In the Ismaili community, both here and elsewhere in the world, we have concentrated first on the simplest and therefore the cheapest form of medical care. All over Pakistan, there are small Ismaili health centres, dispensaries, maternity and child welfare clinics which have been created to teach and administer the basic principles of preventive medicine. Independent witnesses from overseas have paid warm tribute to the work performed by these centres which are administered by voluntary workers under the able direction of Dr. Habib Patel. We are not alone in work of this kind of course and many other communities are making a similar contribution to Pakistan's national health services. The Aga Khan Hospital in Karachi will naturally become the hub and focal point of the Ismaili health institutions. We plan to train not only doctors and nurses but health visitors for our own clinics throughout Pakistan.
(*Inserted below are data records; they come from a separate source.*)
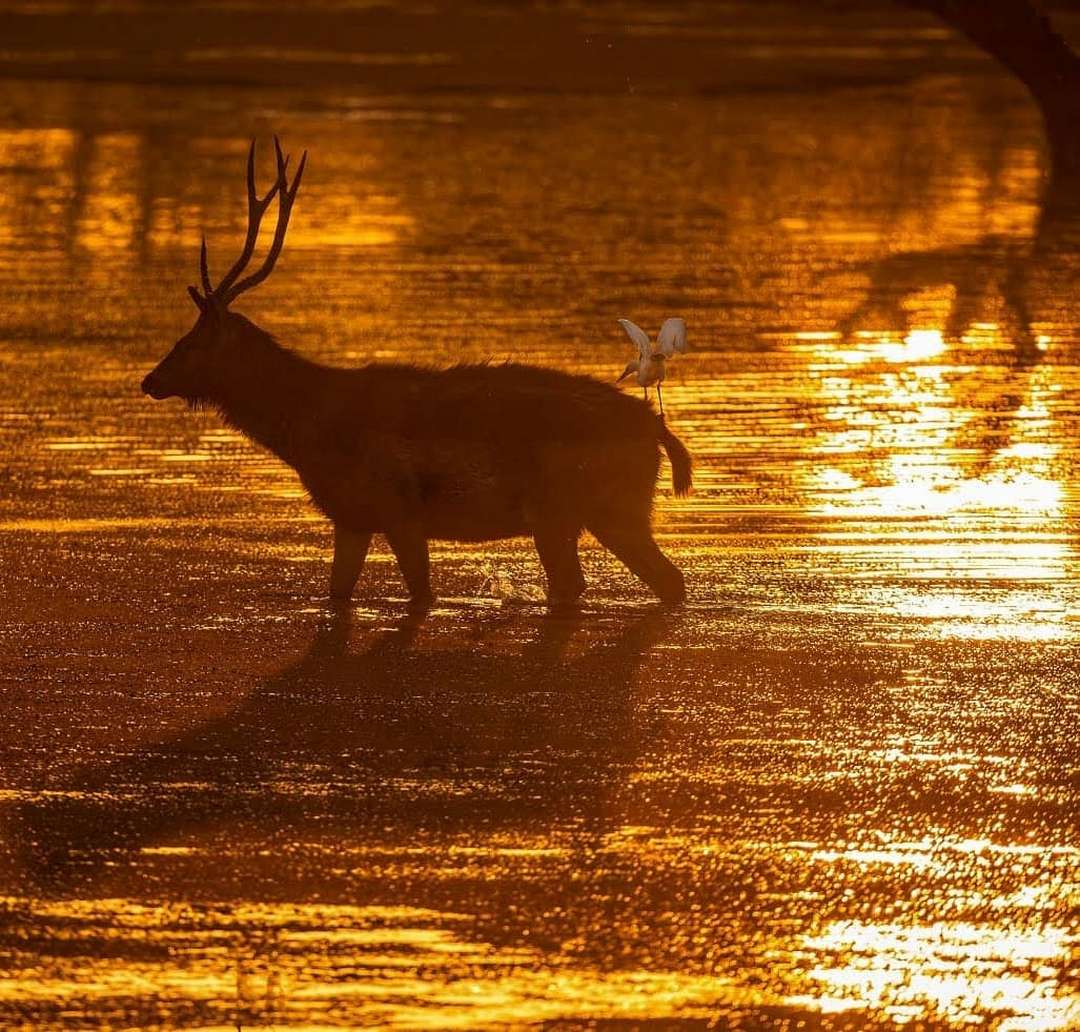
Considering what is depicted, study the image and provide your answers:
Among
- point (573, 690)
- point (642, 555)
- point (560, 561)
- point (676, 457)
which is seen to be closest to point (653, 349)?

They will only be a small proportion of the total output of trained staff. But they will certainly help to raise medical standards for our community and everyone else who makes use of these clinics in the rural areas.

Finally, Mr President, if in the planning, construction or administration of this institution, we obtain information which could be of interest or use to Pakistan's Ministry of Health, we will most willingly pass it on. The techniques of hospital administration are constantly developing, and we plan to benefit from the most up-to-date systems available.

If, at a later date, we enter the field of medical research, the objectives of that research will be specifically directed to the needs of this country.

I will finish, ladies and gentlemen, by once again extending my thanks to His Excellency the President, members of the Foundation Committee, and all those other well-wishers who have helped to make this ceremony possible today.